Current strategies are escalating resistance
According to Prof. Jabbar, more than three-quarters of breeders surveyed as part of the project were unaware of dewormer resistance on their properties.
“Most breeders surveyed are still controlling worms in their horses using an ‘interval-based’ deworming approach and not basing their administrations on faecal egg count (FEC) results. Few breeders carry out tests to assess the efficacy of the products they are using.”
“This commonly used strategy is not only ineffective, it’s also contributing to escalating resistance to available dewormers,” he noted.
“We found extensive resistance to common dewormers in 37 of 86 trials, where we tested a subsample of more than 2,200 faecal samples across 22 thoroughbred farms.”
Industry to drive future research direction
On the back of the results, the AgriFutures Thoroughbred Horses Program is ready for their next investment into tackling worm resistance.
Program Manager, Annelies McGaw says industry is integral in driving this investment.
“We want Australia’s thoroughbred breeders to lead us in a direction that best meets their needs when it comes to worm management,” she said.
“The research so far has given us a clear picture of what is happening on the ground with regards to worm resistance, but we know worms are just one part of a much larger, complex landscape for thoroughbred breeders.

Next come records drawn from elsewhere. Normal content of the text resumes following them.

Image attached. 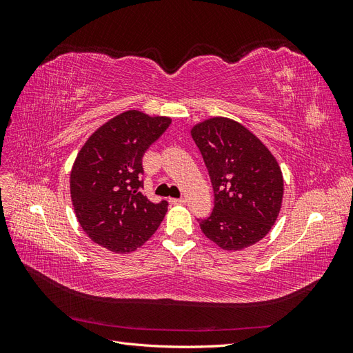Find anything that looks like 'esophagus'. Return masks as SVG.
I'll return each mask as SVG.
<instances>
[{
	"mask_svg": "<svg viewBox=\"0 0 353 353\" xmlns=\"http://www.w3.org/2000/svg\"><path fill=\"white\" fill-rule=\"evenodd\" d=\"M169 201L172 203V205H184L185 199H183V197H179V199H170Z\"/></svg>",
	"mask_w": 353,
	"mask_h": 353,
	"instance_id": "esophagus-1",
	"label": "esophagus"
}]
</instances>
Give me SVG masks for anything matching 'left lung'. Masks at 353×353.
<instances>
[{
    "mask_svg": "<svg viewBox=\"0 0 353 353\" xmlns=\"http://www.w3.org/2000/svg\"><path fill=\"white\" fill-rule=\"evenodd\" d=\"M191 137L213 188V210L199 219L203 234L223 250L258 243L281 209L284 183L275 157L259 138L225 117L196 125Z\"/></svg>",
    "mask_w": 353,
    "mask_h": 353,
    "instance_id": "left-lung-1",
    "label": "left lung"
}]
</instances>
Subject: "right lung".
Wrapping results in <instances>:
<instances>
[{"label":"right lung","mask_w":353,"mask_h":353,"mask_svg":"<svg viewBox=\"0 0 353 353\" xmlns=\"http://www.w3.org/2000/svg\"><path fill=\"white\" fill-rule=\"evenodd\" d=\"M169 125V117L128 110L99 128L81 148L70 172V196L94 243L130 253L159 228L168 201L143 196V156Z\"/></svg>","instance_id":"right-lung-1"}]
</instances>
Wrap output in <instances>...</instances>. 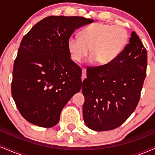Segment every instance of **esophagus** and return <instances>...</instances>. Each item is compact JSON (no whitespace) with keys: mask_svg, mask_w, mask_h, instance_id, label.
Here are the masks:
<instances>
[{"mask_svg":"<svg viewBox=\"0 0 155 155\" xmlns=\"http://www.w3.org/2000/svg\"><path fill=\"white\" fill-rule=\"evenodd\" d=\"M87 77V70L85 68L82 69V74H81V80H83Z\"/></svg>","mask_w":155,"mask_h":155,"instance_id":"1","label":"esophagus"}]
</instances>
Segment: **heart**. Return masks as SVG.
Returning <instances> with one entry per match:
<instances>
[{
    "label": "heart",
    "mask_w": 155,
    "mask_h": 155,
    "mask_svg": "<svg viewBox=\"0 0 155 155\" xmlns=\"http://www.w3.org/2000/svg\"><path fill=\"white\" fill-rule=\"evenodd\" d=\"M80 38L71 35L67 42L69 54L73 61L81 63L87 56L100 65L110 64L121 54L128 42V32L122 26L95 22L85 27L80 32Z\"/></svg>",
    "instance_id": "1"
}]
</instances>
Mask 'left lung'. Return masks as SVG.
I'll return each mask as SVG.
<instances>
[{
    "mask_svg": "<svg viewBox=\"0 0 155 155\" xmlns=\"http://www.w3.org/2000/svg\"><path fill=\"white\" fill-rule=\"evenodd\" d=\"M129 41L112 63L87 68L82 85L83 117L93 130L120 127L138 104L147 73V51L134 31Z\"/></svg>",
    "mask_w": 155,
    "mask_h": 155,
    "instance_id": "left-lung-1",
    "label": "left lung"
}]
</instances>
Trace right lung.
Masks as SVG:
<instances>
[{
  "mask_svg": "<svg viewBox=\"0 0 155 155\" xmlns=\"http://www.w3.org/2000/svg\"><path fill=\"white\" fill-rule=\"evenodd\" d=\"M94 20L82 17L50 16L23 37L15 60L12 95L28 122L54 127L60 113L81 88V69L67 47L76 29Z\"/></svg>",
  "mask_w": 155,
  "mask_h": 155,
  "instance_id": "right-lung-1",
  "label": "right lung"
}]
</instances>
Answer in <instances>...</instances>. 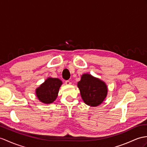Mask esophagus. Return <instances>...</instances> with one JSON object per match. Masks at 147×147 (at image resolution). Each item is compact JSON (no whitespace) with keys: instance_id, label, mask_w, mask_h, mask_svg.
Returning a JSON list of instances; mask_svg holds the SVG:
<instances>
[{"instance_id":"obj_1","label":"esophagus","mask_w":147,"mask_h":147,"mask_svg":"<svg viewBox=\"0 0 147 147\" xmlns=\"http://www.w3.org/2000/svg\"><path fill=\"white\" fill-rule=\"evenodd\" d=\"M65 83V84H66V85H71V82H70L69 80H66Z\"/></svg>"}]
</instances>
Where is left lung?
<instances>
[{"mask_svg": "<svg viewBox=\"0 0 147 147\" xmlns=\"http://www.w3.org/2000/svg\"><path fill=\"white\" fill-rule=\"evenodd\" d=\"M77 86L84 102L91 107L101 104L107 95L108 88L105 82L90 74L82 75Z\"/></svg>", "mask_w": 147, "mask_h": 147, "instance_id": "left-lung-1", "label": "left lung"}]
</instances>
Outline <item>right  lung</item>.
<instances>
[{
    "label": "right lung",
    "mask_w": 147,
    "mask_h": 147,
    "mask_svg": "<svg viewBox=\"0 0 147 147\" xmlns=\"http://www.w3.org/2000/svg\"><path fill=\"white\" fill-rule=\"evenodd\" d=\"M62 82L59 78L49 77L36 88L35 93L41 102L49 104L55 100Z\"/></svg>",
    "instance_id": "right-lung-1"
}]
</instances>
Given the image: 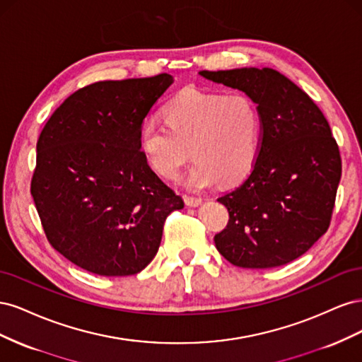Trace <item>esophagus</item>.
I'll list each match as a JSON object with an SVG mask.
<instances>
[{
    "mask_svg": "<svg viewBox=\"0 0 362 362\" xmlns=\"http://www.w3.org/2000/svg\"><path fill=\"white\" fill-rule=\"evenodd\" d=\"M184 201L189 206H198L202 202L201 198H196V196H187V194H184Z\"/></svg>",
    "mask_w": 362,
    "mask_h": 362,
    "instance_id": "34e87169",
    "label": "esophagus"
}]
</instances>
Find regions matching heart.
<instances>
[{"instance_id": "b5f03b06", "label": "heart", "mask_w": 362, "mask_h": 362, "mask_svg": "<svg viewBox=\"0 0 362 362\" xmlns=\"http://www.w3.org/2000/svg\"><path fill=\"white\" fill-rule=\"evenodd\" d=\"M163 115L168 127L148 119L139 134L141 154L160 177H177L189 157L196 160L187 178L192 189H206L217 181L233 185L254 169L261 115L247 95L184 89Z\"/></svg>"}]
</instances>
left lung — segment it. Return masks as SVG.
<instances>
[{
	"mask_svg": "<svg viewBox=\"0 0 362 362\" xmlns=\"http://www.w3.org/2000/svg\"><path fill=\"white\" fill-rule=\"evenodd\" d=\"M245 92L261 115L259 152L247 178L217 201L229 221L214 235L237 267L270 269L299 258L329 228L341 157L322 110L300 87L270 68L201 71Z\"/></svg>",
	"mask_w": 362,
	"mask_h": 362,
	"instance_id": "left-lung-1",
	"label": "left lung"
}]
</instances>
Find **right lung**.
Here are the masks:
<instances>
[{
  "mask_svg": "<svg viewBox=\"0 0 362 362\" xmlns=\"http://www.w3.org/2000/svg\"><path fill=\"white\" fill-rule=\"evenodd\" d=\"M172 75L98 81L51 115L31 178L43 231L59 254L101 276H128L156 257L181 196L149 168L140 128Z\"/></svg>",
  "mask_w": 362,
  "mask_h": 362,
  "instance_id": "1",
  "label": "right lung"
}]
</instances>
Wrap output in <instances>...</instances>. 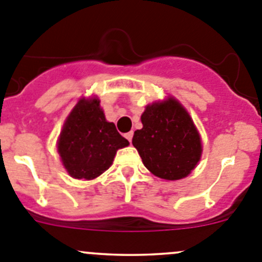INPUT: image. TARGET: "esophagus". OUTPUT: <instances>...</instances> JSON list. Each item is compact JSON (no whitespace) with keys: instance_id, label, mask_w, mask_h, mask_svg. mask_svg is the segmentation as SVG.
Listing matches in <instances>:
<instances>
[{"instance_id":"34e87169","label":"esophagus","mask_w":262,"mask_h":262,"mask_svg":"<svg viewBox=\"0 0 262 262\" xmlns=\"http://www.w3.org/2000/svg\"><path fill=\"white\" fill-rule=\"evenodd\" d=\"M125 138L128 139V141L132 143V138H133V132H129V133H126L125 134Z\"/></svg>"}]
</instances>
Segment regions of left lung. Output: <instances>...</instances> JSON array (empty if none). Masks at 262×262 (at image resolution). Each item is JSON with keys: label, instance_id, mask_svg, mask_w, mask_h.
Returning a JSON list of instances; mask_svg holds the SVG:
<instances>
[{"label": "left lung", "instance_id": "left-lung-1", "mask_svg": "<svg viewBox=\"0 0 262 262\" xmlns=\"http://www.w3.org/2000/svg\"><path fill=\"white\" fill-rule=\"evenodd\" d=\"M143 128L134 132L133 146L143 165L165 180L186 178L202 157V139L191 116L173 97L146 106Z\"/></svg>", "mask_w": 262, "mask_h": 262}]
</instances>
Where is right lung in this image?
<instances>
[{
	"label": "right lung",
	"instance_id": "right-lung-1",
	"mask_svg": "<svg viewBox=\"0 0 262 262\" xmlns=\"http://www.w3.org/2000/svg\"><path fill=\"white\" fill-rule=\"evenodd\" d=\"M129 142L105 118L97 97L81 99L70 113L58 139V153L72 178L92 180L112 166L116 150Z\"/></svg>",
	"mask_w": 262,
	"mask_h": 262
}]
</instances>
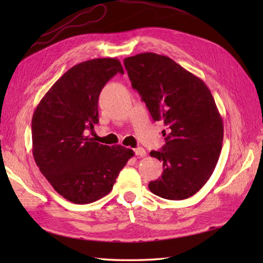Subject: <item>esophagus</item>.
I'll return each mask as SVG.
<instances>
[{"label": "esophagus", "mask_w": 263, "mask_h": 263, "mask_svg": "<svg viewBox=\"0 0 263 263\" xmlns=\"http://www.w3.org/2000/svg\"><path fill=\"white\" fill-rule=\"evenodd\" d=\"M135 154H136L137 156H139V157H144V156L147 155L146 150H144V149H143V148H141V147H138V148H136V149H135Z\"/></svg>", "instance_id": "1"}]
</instances>
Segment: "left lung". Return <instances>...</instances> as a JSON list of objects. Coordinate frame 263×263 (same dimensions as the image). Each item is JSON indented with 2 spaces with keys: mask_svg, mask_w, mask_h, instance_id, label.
I'll return each mask as SVG.
<instances>
[{
  "mask_svg": "<svg viewBox=\"0 0 263 263\" xmlns=\"http://www.w3.org/2000/svg\"><path fill=\"white\" fill-rule=\"evenodd\" d=\"M136 89L154 121H163L165 144L150 156L163 161L149 190L160 198L192 197L209 180L219 159L224 124L205 83L165 55L141 53L124 59Z\"/></svg>",
  "mask_w": 263,
  "mask_h": 263,
  "instance_id": "left-lung-1",
  "label": "left lung"
}]
</instances>
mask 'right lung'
I'll return each instance as SVG.
<instances>
[{
  "instance_id": "1",
  "label": "right lung",
  "mask_w": 263,
  "mask_h": 263,
  "mask_svg": "<svg viewBox=\"0 0 263 263\" xmlns=\"http://www.w3.org/2000/svg\"><path fill=\"white\" fill-rule=\"evenodd\" d=\"M116 73H124L117 59H93L72 66L32 115V155L39 171L73 203H91L108 194L133 156L131 149L105 146L87 136L98 123L99 93Z\"/></svg>"
}]
</instances>
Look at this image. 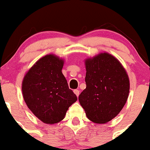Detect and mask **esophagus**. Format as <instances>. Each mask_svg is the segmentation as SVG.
I'll return each mask as SVG.
<instances>
[{"mask_svg":"<svg viewBox=\"0 0 150 150\" xmlns=\"http://www.w3.org/2000/svg\"><path fill=\"white\" fill-rule=\"evenodd\" d=\"M74 92L76 96L78 97L79 95V90H74Z\"/></svg>","mask_w":150,"mask_h":150,"instance_id":"obj_1","label":"esophagus"}]
</instances>
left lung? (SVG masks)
Returning <instances> with one entry per match:
<instances>
[{
	"instance_id": "left-lung-1",
	"label": "left lung",
	"mask_w": 150,
	"mask_h": 150,
	"mask_svg": "<svg viewBox=\"0 0 150 150\" xmlns=\"http://www.w3.org/2000/svg\"><path fill=\"white\" fill-rule=\"evenodd\" d=\"M86 88L79 100L87 118L106 123L120 113L127 101L128 76L119 60L108 53L87 59Z\"/></svg>"
}]
</instances>
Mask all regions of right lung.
Instances as JSON below:
<instances>
[{
  "label": "right lung",
  "instance_id": "add662e5",
  "mask_svg": "<svg viewBox=\"0 0 150 150\" xmlns=\"http://www.w3.org/2000/svg\"><path fill=\"white\" fill-rule=\"evenodd\" d=\"M63 60L54 54L38 60L25 76L23 94L30 110L47 124L61 121L77 97L62 73Z\"/></svg>",
  "mask_w": 150,
  "mask_h": 150
}]
</instances>
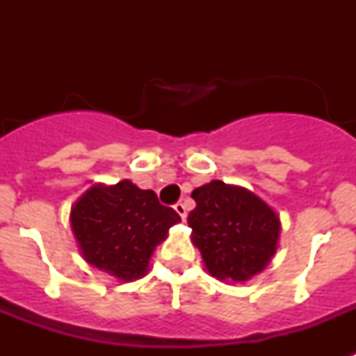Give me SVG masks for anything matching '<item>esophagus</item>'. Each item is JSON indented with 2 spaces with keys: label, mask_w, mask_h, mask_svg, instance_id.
Segmentation results:
<instances>
[{
  "label": "esophagus",
  "mask_w": 356,
  "mask_h": 356,
  "mask_svg": "<svg viewBox=\"0 0 356 356\" xmlns=\"http://www.w3.org/2000/svg\"><path fill=\"white\" fill-rule=\"evenodd\" d=\"M173 209H175V212H177L179 216L183 218H186V207H184V203H175V207H173Z\"/></svg>",
  "instance_id": "esophagus-1"
}]
</instances>
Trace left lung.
I'll return each instance as SVG.
<instances>
[{
    "label": "left lung",
    "mask_w": 356,
    "mask_h": 356,
    "mask_svg": "<svg viewBox=\"0 0 356 356\" xmlns=\"http://www.w3.org/2000/svg\"><path fill=\"white\" fill-rule=\"evenodd\" d=\"M192 197V243L207 271L220 281L243 282L264 270L281 234L277 212L253 192L223 181L203 184Z\"/></svg>",
    "instance_id": "obj_1"
}]
</instances>
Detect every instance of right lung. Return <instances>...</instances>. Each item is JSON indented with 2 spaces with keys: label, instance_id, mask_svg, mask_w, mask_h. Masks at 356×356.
Wrapping results in <instances>:
<instances>
[{
  "label": "right lung",
  "instance_id": "add662e5",
  "mask_svg": "<svg viewBox=\"0 0 356 356\" xmlns=\"http://www.w3.org/2000/svg\"><path fill=\"white\" fill-rule=\"evenodd\" d=\"M179 222L181 216L161 205L153 190H140L129 179L94 184L70 212L83 259L123 282L147 273L155 248Z\"/></svg>",
  "mask_w": 356,
  "mask_h": 356
}]
</instances>
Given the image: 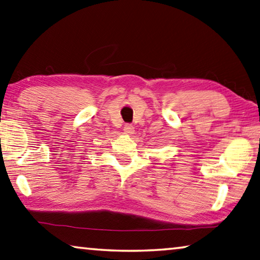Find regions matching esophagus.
Returning a JSON list of instances; mask_svg holds the SVG:
<instances>
[{"label": "esophagus", "mask_w": 260, "mask_h": 260, "mask_svg": "<svg viewBox=\"0 0 260 260\" xmlns=\"http://www.w3.org/2000/svg\"><path fill=\"white\" fill-rule=\"evenodd\" d=\"M124 134H126V135H134L135 134V128H134V125L132 124H129V123H126L125 125H124Z\"/></svg>", "instance_id": "34e87169"}]
</instances>
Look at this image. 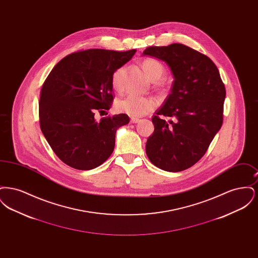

“We want to understand where worm management fits within breeders’ overall management program and priorities, and how we can best target our next investment to support practical and effective control strategies.”
Your opportunity to contribute
Catriona Nicholls from Hot Tin Roof Communications, on behalf of the AgriFutures Thoroughbred Horse Program, is interviewing key industry stakeholders during June 2023 to better understand their key concerns, priorities and approaches to worm management.
From these interviews, Cat will deliver recommendations which will help drive the direction of future research into worm control in your industry.